TEXTO MOSTRADO:
En este contexto comenzó a formarse Domingo.
Ninguno de sus hermanos eligió la rama de la caballería armada. Que lo fuera su padre, no se encuentra apoyo documental para afirmarlo. Es verdad que en la última parte del siglo XIII se conservaba un recuerdo en Caleruega llevado al escrito por el dominico fr. Rodrigo de Cerrato. Durante un cierto tiempo Félix estuvo ausente de Caleruega y Juana, su mujer, donó a los pobres el vino que se reservaba en una famosa cuba. El códice original no da ninguna pista acerca del lugar en que estuvo Felix. Por tanto, es fruto de la fantasía el formular algún tipo de hipótesis.
Lo seguro es que la familia era partidaria y, en especial, para sus hijos Domingo, Manés y Antonio, de otra «caballería» bien armada, pero no con espadas y lanzas, sino con el armamento propio del espíritu. Interesa de modo especial seguir las huellas de Domingo desde que tenía unos 13 años hasta que llegó, por lo menos, a los 23.
Tempranamente fue ayudado por un tío arcipreste a iniciarse al «modo eclesiástico», en la lengua latina, Sagrada Escritura, servicios litúrgicos, cultura general. Le sirvió de puente para acceder al Estudio de Palencia, germen de la primera universidad de España. En Palencia se centró en las ciencias naturales, matemáticas, cosmología, en una palabra, en la filosofía del tiempo, donde ya entraba en contacto con obras isidorianas como las famosas Etimologías. En estos quehaceres transcurrió cuatro cursos.
Tendencia clara de santo Domingo fue la teología, con base sólida en la Palabra revelada y en el ejercicio del pensamiento. Tenía colocado su tesoro en la vivencia y reflexión continuada del misterio de Dios. Muy tempranamente trazó de él una biografía, escrita por su contemporáneo y sucesor al frente del la Orden de Predicadores, el beato Jordán d Sajonia.

Entradas de datos almacenadas:
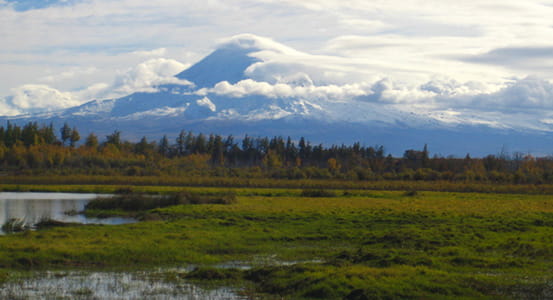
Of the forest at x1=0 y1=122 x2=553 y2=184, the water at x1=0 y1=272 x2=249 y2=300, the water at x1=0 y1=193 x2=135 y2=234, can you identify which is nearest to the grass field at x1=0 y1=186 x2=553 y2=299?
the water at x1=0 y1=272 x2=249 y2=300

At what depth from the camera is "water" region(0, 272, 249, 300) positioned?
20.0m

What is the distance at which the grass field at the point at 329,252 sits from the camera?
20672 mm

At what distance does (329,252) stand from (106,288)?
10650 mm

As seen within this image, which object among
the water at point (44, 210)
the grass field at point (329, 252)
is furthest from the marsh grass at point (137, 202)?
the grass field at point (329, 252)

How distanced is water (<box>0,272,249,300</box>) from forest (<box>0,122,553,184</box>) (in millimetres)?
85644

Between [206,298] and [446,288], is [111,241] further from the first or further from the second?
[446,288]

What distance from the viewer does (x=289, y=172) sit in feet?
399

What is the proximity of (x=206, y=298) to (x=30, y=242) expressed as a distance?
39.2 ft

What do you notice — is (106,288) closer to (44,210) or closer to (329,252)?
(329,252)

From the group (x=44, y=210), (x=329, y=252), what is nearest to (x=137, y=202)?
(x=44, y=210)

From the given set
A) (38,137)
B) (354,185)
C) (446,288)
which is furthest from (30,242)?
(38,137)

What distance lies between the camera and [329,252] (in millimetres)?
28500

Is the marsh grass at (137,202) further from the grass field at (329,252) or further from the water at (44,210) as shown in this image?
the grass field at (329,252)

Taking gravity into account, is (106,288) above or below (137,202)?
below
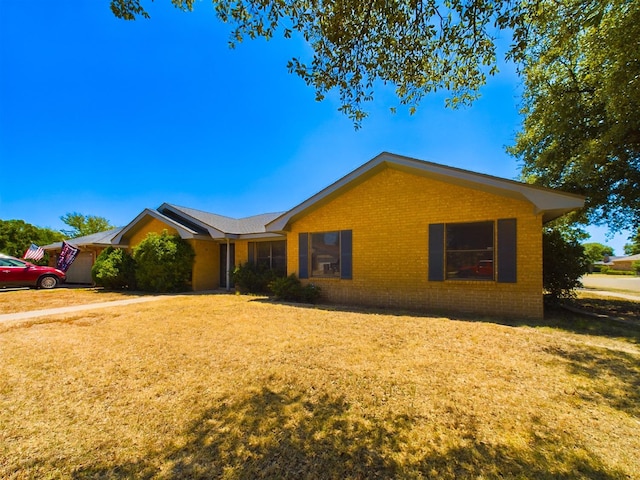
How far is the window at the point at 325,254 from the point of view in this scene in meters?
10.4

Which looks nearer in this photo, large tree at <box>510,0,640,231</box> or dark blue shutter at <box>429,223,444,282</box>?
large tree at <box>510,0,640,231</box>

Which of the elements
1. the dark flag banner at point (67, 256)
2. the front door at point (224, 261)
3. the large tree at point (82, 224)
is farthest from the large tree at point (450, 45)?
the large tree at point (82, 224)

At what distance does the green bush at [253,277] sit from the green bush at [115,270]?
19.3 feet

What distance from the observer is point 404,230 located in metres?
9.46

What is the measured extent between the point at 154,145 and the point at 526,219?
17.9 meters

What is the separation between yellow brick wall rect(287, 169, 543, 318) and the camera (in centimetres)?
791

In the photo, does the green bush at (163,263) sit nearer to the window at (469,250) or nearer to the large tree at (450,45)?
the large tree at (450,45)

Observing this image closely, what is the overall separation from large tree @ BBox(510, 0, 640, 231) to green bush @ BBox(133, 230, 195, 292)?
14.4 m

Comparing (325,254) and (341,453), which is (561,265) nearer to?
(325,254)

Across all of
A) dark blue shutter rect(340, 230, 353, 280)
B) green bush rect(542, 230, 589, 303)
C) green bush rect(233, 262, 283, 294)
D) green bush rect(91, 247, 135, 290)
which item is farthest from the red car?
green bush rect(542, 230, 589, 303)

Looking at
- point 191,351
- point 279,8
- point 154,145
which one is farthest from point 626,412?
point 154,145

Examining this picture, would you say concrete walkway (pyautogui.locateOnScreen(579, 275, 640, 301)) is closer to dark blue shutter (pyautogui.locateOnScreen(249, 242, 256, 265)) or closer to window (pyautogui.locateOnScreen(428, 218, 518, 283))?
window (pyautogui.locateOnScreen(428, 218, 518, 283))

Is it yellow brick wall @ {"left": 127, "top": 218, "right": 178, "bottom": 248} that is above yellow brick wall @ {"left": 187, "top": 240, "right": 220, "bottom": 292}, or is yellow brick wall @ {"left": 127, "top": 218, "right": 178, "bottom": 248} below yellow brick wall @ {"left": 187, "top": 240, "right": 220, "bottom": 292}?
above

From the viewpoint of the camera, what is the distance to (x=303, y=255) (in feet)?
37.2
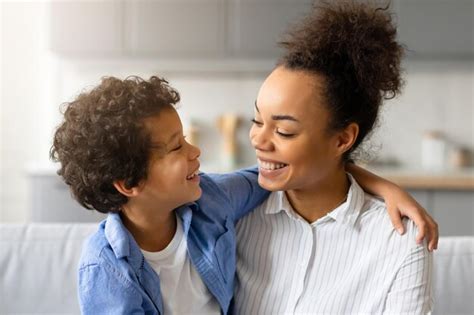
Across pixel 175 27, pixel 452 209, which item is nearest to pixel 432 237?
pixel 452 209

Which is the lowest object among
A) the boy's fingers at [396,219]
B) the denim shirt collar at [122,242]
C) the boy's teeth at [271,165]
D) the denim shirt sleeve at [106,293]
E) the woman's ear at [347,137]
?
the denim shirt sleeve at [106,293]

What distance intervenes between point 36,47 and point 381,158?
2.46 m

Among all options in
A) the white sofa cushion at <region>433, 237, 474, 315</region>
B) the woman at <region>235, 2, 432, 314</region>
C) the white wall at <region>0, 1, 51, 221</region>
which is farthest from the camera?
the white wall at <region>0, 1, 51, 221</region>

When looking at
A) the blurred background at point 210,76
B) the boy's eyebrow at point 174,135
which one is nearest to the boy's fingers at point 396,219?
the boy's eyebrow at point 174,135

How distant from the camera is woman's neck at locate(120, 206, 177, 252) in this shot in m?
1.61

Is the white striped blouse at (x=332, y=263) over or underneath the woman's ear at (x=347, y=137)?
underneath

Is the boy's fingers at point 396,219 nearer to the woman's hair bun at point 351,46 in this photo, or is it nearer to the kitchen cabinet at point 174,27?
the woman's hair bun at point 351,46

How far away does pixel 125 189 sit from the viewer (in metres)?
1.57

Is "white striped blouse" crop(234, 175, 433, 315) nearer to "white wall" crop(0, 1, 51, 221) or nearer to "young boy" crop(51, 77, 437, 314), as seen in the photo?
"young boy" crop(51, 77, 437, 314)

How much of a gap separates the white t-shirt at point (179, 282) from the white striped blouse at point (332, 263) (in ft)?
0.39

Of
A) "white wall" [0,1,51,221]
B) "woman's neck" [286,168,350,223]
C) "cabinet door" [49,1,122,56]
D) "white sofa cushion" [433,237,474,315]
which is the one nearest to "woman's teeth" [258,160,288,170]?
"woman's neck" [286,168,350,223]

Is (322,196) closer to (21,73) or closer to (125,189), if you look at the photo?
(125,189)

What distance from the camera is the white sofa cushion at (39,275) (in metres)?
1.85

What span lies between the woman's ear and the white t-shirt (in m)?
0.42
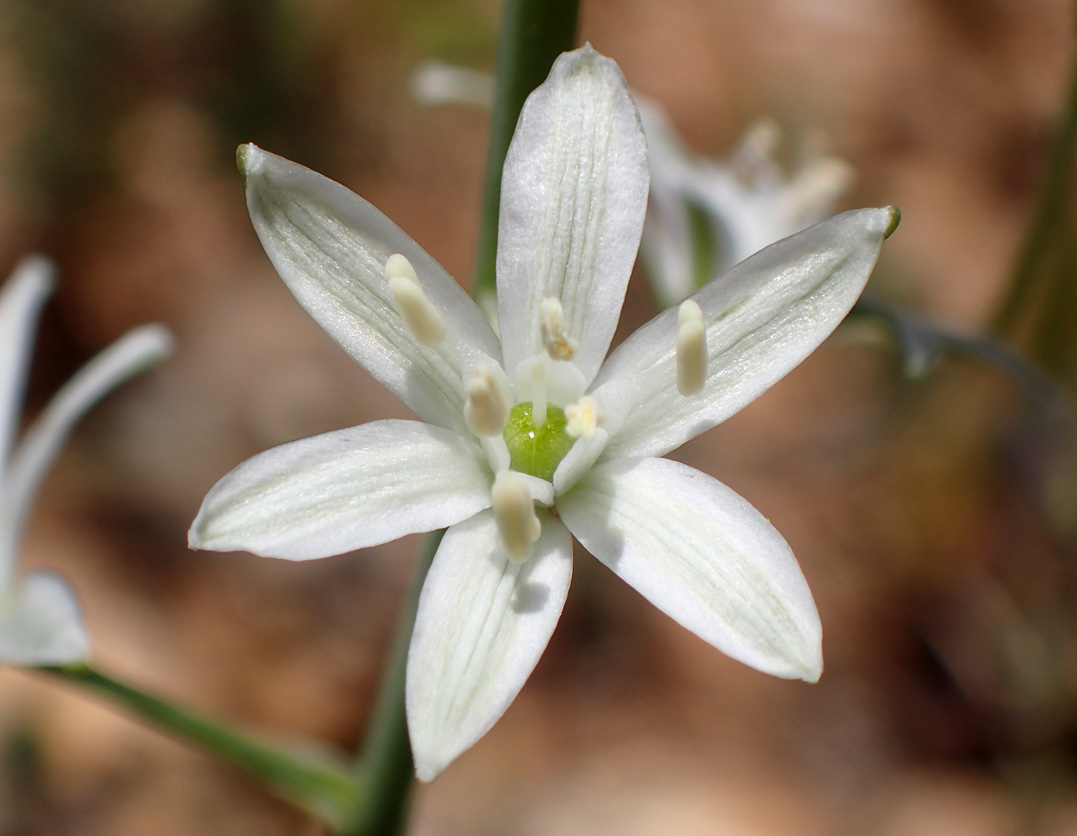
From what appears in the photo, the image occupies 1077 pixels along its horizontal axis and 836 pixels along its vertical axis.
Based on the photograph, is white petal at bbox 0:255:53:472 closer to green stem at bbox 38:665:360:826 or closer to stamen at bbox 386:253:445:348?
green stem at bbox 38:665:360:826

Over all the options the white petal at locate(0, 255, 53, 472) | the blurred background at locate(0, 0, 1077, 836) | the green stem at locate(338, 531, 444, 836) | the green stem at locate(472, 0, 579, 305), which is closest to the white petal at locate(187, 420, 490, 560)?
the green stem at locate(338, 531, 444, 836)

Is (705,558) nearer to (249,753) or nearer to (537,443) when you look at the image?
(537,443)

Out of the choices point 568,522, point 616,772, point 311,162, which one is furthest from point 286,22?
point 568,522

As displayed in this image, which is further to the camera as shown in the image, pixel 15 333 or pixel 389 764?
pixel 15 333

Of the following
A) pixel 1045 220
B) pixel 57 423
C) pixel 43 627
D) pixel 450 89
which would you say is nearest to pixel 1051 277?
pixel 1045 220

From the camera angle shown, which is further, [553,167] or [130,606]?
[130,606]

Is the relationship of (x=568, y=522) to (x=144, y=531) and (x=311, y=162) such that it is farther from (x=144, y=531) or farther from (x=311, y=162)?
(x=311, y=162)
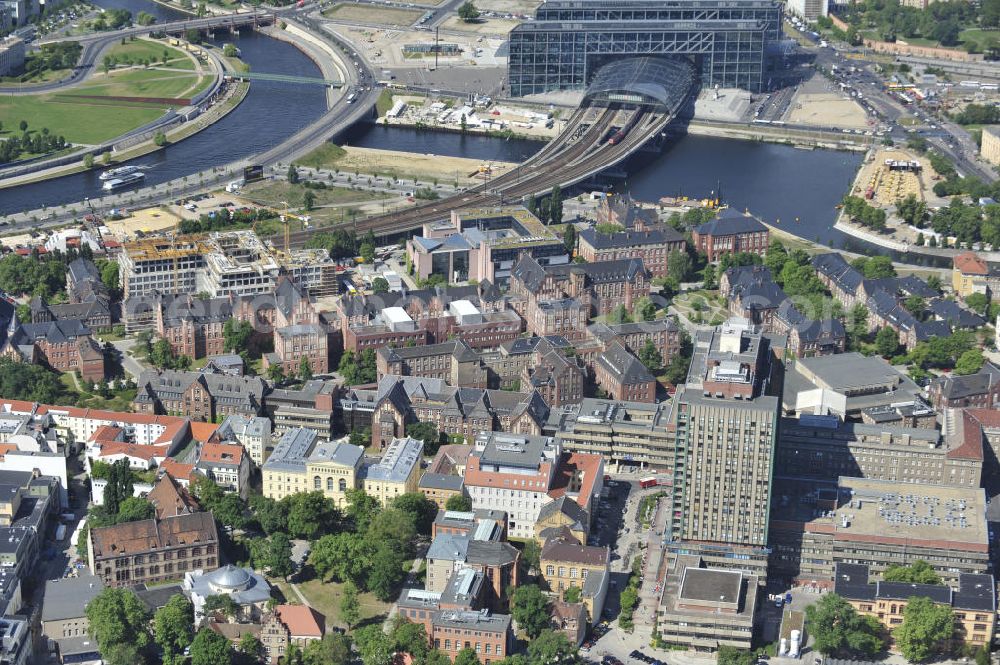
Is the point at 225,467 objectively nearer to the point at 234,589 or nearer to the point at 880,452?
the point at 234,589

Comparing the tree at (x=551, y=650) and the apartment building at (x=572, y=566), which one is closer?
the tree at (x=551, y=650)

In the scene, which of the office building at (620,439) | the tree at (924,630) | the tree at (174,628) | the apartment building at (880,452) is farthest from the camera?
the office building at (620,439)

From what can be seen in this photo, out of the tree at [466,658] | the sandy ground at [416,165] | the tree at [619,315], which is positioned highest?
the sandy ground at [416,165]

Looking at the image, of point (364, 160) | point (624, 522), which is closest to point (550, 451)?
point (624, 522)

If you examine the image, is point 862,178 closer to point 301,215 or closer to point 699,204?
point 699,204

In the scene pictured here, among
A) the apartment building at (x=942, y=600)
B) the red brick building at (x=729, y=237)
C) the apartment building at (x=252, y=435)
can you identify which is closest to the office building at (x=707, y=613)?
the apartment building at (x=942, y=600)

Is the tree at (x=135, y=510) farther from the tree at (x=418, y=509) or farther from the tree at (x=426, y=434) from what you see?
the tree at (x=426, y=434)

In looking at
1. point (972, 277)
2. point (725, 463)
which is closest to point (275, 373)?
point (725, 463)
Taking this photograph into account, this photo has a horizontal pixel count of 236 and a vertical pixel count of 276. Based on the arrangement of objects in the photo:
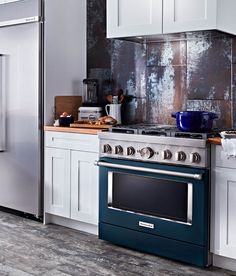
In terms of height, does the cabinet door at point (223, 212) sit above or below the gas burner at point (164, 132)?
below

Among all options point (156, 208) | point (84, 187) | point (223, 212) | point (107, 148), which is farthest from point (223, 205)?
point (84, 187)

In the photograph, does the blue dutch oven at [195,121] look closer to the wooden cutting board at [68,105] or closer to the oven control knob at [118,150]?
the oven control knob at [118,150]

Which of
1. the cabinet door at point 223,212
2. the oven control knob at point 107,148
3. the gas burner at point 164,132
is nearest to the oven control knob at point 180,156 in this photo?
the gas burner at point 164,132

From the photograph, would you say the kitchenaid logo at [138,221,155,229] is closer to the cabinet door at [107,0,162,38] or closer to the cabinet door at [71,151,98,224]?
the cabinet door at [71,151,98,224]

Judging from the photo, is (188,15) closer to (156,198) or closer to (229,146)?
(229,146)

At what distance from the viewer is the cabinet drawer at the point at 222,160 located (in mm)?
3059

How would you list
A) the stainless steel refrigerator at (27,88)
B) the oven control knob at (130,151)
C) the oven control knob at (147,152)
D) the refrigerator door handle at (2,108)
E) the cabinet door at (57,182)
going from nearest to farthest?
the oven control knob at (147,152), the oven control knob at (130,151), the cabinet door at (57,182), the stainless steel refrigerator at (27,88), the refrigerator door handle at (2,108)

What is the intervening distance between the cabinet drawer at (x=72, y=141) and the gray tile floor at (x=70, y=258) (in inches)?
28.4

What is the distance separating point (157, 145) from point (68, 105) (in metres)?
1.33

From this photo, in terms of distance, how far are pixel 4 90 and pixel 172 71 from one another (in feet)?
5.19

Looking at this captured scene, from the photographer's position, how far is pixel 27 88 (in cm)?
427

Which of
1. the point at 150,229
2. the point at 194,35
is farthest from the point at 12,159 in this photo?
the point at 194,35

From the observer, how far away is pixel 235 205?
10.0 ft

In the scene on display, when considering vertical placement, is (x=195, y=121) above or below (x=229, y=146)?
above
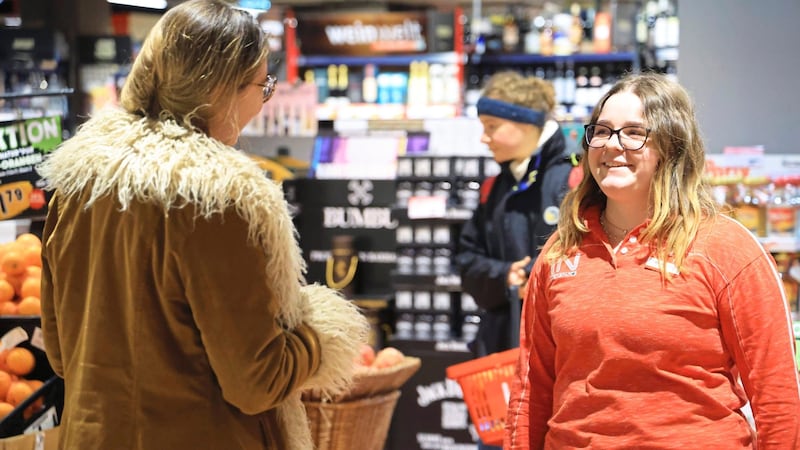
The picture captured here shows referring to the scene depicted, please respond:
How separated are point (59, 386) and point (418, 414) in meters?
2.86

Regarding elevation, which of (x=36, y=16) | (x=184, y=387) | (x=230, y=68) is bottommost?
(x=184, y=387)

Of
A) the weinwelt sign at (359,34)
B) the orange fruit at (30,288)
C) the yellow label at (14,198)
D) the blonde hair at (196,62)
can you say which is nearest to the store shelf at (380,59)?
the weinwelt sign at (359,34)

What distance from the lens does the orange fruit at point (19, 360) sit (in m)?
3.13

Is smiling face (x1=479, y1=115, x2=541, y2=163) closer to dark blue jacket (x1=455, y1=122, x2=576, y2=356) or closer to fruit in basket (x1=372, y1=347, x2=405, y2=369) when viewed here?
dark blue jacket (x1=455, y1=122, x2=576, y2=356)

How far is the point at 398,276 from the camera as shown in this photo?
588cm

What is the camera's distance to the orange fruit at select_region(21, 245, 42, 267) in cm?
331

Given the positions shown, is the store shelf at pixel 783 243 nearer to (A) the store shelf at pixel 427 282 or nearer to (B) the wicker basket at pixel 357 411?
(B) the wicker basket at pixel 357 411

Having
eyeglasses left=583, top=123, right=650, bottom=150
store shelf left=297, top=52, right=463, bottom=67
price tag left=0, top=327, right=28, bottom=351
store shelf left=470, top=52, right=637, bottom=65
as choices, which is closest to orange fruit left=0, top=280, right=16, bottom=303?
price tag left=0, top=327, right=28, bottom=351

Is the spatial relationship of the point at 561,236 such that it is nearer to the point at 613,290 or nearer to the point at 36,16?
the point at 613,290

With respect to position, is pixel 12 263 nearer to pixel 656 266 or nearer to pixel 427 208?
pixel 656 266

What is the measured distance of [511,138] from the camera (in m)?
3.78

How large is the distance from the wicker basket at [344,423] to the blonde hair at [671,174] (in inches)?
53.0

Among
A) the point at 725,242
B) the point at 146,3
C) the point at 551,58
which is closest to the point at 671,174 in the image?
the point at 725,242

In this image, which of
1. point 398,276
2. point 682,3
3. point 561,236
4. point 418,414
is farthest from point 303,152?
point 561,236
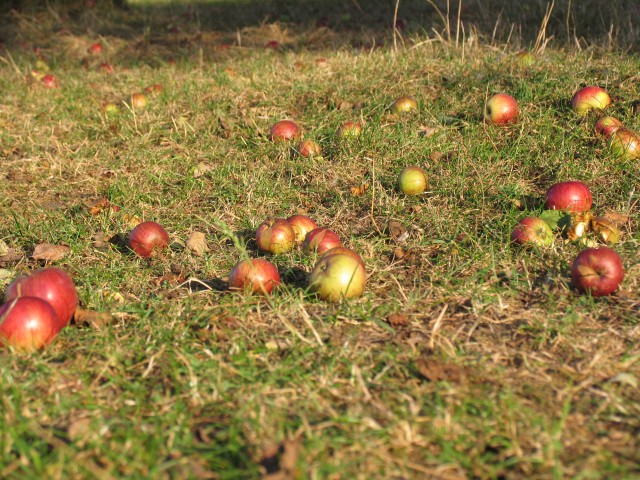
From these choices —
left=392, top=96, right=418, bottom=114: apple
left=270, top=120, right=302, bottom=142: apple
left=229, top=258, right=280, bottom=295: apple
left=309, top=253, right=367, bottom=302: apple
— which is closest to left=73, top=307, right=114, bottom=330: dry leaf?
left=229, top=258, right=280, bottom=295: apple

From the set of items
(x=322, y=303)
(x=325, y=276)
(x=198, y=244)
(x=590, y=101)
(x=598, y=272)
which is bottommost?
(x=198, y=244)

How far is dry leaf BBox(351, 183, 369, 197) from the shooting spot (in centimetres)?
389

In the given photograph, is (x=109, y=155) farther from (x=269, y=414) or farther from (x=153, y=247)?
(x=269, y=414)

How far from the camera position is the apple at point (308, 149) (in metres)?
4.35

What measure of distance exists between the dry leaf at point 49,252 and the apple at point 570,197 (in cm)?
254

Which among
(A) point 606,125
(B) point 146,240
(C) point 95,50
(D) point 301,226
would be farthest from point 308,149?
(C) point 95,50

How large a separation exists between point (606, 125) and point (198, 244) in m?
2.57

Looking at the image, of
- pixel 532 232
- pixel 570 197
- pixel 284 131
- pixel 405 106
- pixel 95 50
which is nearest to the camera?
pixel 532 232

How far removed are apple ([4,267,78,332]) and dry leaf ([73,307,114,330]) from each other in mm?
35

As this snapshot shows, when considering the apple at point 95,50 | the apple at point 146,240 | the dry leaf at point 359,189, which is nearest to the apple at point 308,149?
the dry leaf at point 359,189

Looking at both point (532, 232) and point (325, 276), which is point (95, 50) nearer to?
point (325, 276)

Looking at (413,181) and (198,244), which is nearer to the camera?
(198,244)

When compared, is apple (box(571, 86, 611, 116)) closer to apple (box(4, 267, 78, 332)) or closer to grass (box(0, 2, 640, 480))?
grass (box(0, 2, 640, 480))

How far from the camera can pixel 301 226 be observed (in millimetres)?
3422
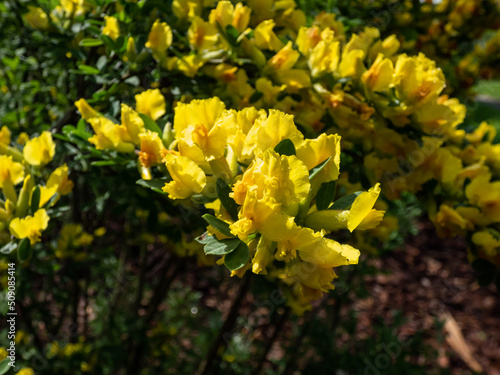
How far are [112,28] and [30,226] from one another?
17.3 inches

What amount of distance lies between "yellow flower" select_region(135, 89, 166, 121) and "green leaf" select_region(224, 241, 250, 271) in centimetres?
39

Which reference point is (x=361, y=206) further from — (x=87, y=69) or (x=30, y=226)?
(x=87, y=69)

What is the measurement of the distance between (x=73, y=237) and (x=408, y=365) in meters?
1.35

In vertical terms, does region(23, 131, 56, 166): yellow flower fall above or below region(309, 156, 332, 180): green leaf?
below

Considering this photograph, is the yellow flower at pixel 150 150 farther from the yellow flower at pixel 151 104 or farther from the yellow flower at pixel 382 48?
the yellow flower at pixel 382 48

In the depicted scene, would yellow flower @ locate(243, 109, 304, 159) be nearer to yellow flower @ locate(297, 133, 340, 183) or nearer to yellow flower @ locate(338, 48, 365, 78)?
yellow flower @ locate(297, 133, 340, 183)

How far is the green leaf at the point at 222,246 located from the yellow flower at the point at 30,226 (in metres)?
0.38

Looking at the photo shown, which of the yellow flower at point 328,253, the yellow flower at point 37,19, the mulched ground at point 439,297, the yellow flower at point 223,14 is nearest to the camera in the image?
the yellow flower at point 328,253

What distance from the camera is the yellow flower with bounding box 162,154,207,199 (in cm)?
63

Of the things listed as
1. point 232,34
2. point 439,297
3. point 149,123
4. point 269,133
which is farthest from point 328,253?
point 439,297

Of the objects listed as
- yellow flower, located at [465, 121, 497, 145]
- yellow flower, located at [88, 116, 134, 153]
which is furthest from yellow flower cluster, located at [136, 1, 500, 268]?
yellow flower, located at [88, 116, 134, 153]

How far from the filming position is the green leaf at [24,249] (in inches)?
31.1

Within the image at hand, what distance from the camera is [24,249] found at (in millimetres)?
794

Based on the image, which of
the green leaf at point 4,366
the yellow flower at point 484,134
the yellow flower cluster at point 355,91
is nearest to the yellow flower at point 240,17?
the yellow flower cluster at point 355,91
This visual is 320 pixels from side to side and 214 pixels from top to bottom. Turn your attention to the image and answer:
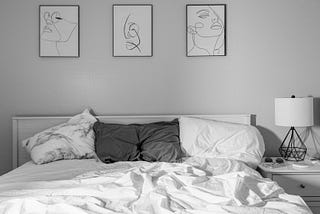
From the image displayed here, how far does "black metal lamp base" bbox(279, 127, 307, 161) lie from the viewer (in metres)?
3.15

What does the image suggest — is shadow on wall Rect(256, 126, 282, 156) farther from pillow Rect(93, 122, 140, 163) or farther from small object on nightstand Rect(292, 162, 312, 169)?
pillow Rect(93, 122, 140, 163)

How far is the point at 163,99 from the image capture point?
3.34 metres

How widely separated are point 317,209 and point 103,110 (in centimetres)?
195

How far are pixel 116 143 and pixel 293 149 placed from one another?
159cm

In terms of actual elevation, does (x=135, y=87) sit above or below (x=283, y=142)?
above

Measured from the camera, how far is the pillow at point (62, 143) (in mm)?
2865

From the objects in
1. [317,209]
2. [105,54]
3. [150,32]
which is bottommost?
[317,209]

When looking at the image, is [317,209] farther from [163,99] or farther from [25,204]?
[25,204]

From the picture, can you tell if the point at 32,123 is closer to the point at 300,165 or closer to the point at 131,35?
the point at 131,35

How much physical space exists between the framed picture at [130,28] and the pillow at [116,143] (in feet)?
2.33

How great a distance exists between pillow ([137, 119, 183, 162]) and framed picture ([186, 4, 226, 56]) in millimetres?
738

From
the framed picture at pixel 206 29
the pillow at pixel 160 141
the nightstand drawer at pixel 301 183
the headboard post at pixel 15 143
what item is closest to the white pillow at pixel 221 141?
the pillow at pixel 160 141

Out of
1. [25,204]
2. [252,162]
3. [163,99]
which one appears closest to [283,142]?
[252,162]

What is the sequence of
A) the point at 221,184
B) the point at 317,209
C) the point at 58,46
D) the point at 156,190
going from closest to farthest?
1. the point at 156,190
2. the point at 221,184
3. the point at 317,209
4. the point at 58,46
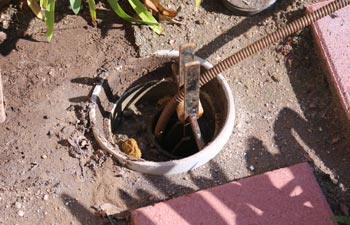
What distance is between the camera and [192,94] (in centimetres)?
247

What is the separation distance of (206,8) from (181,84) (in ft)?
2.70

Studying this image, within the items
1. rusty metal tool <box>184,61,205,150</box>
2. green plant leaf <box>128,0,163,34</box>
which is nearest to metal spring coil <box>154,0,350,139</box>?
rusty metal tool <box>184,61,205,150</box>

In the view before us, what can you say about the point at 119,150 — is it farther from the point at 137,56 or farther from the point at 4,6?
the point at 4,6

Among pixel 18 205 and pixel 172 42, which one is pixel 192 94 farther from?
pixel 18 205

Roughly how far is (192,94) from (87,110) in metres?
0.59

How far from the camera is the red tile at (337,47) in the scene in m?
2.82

TAREA:
En el texto sobre la formación de Domingo, ¿por qué se considera fruto de la fantasía formular alguna hipótesis sobre el lugar donde estuvo Félix mientras estuvo ausente de Caleruega? Contesta en una a tres oraciones.

SOLUCIÓN:
Porque el códice original no da ninguna pista acerca del lugar en que estuvo Félix durante ese tiempo.